Exercise passage |
-- Opening Marker --

I see you went to Tech... I was there from 94-95.


----------



## Guns Up (Jul 23, 2007)

Not to steal this thread, but yes, I'm a Red Raider from '84. Good news/comment on the motors. Looking to stay with the 250's rather than the 2-stroke 300 HDPI's. Guns Up for this coming weekend; trying to work things out so we can head to Lubbock for the game.


----------



## Outcast (May 20, 2004)

Dang....I didn't know there was still a "reel screamer" around 



Mark Nagel said:


> Just add fish....


----------



## bigkahuna (Aug 27, 2005)

*For Sale*

heres mine, should be in your driveway


----------



## Fishndagulf7 (Aug 16, 2007)

Wreck em' Tech! Aggies have their hands full this weekend!!! I graduated December 2006


----------



## hdc77494 (Aug 28, 2007)

*My rig*

I've had this about two months, and haven't been offshore yet. Hopefully the wind will calm down now that I've got the steering fixed.


----------



## Brady Bunch (Jul 12, 2004)

Or maybe Bernards 


bigkahuna said:


> heres mine, should be in your driveway


----------



## bluewateraggie01 (Feb 21, 2005)

*Team Deja Blu *33 Hydrasport - Trip 4 Strokes


----------



## Batboy0068 (Oct 10, 2006)

bigkahuna said:


> heres mine, should be in your driveway


 that is a nice set up


----------



## Freshwaterman (May 21, 2004)

Fishndagulf7 said:


> Wreck em' Tech! Aggies have their hands full this weekend!!! I graduated December 2006


 Some guys got these shirts made and started selling them on campus last week for the game this weekend.file:///Users/carterdrummond/Pictures/n6143408495_2639.jpg


----------



## Guns Up (Jul 23, 2007)

-- Closing Marker --

Record excerpts |
-- Opening Marker --

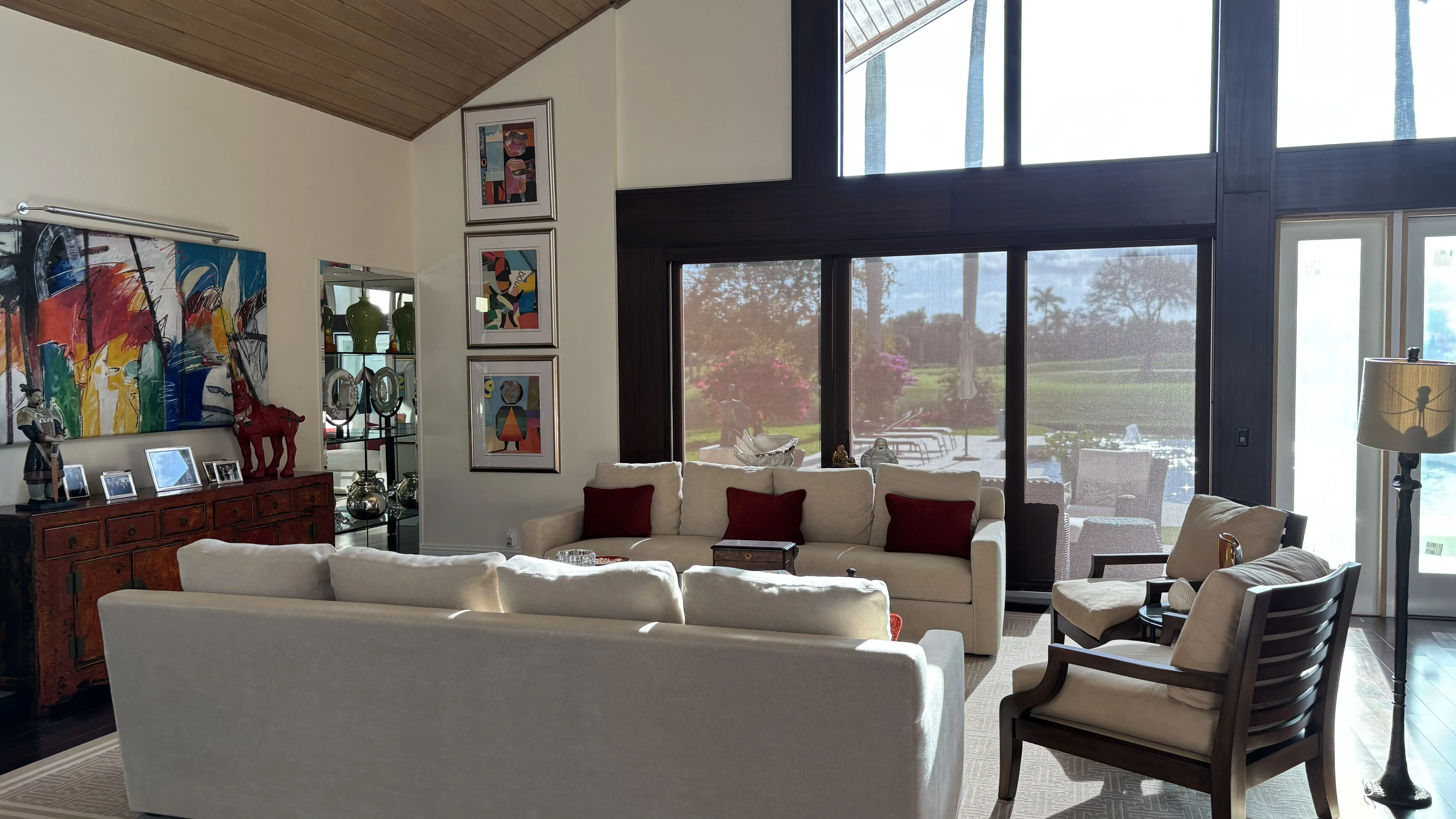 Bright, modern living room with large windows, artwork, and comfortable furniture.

-- Closing Marker --
-- Opening Marker --

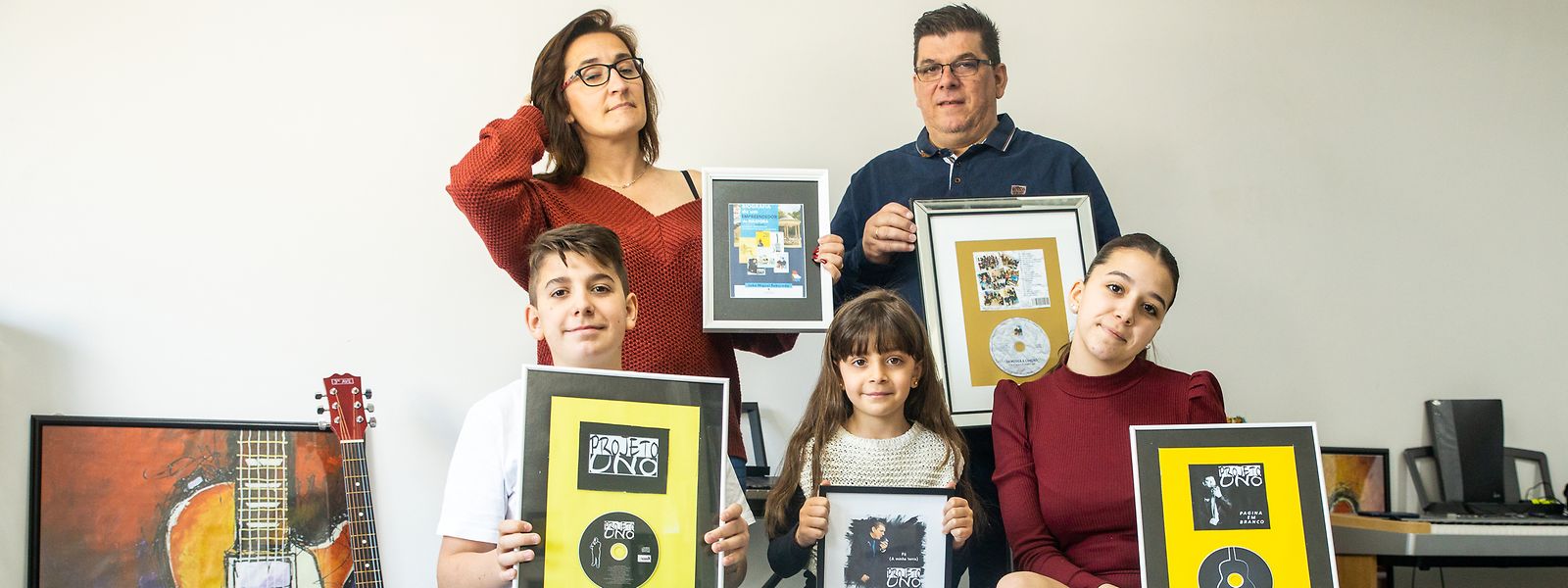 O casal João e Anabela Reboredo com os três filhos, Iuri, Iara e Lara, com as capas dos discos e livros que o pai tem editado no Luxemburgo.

-- Closing Marker --
-- Opening Marker --

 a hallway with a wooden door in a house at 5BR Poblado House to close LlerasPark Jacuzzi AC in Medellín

-- Closing Marker --

Questions |
a) In the forum thread, what month and year does Fishndagulf7 say they graduated?
b) In the forum thread, rewrite everything from "I've had this" down to "(Jul 12, 2004)", changing "two months" to "three weeks".

Answers for each item |
a) December 2006

b)
I've had this about three weeks, and haven't been offshore yet. Hopefully the wind will calm down now that I've got the steering fixed.


----------



## Brady Bunch (Jul 12, 2004)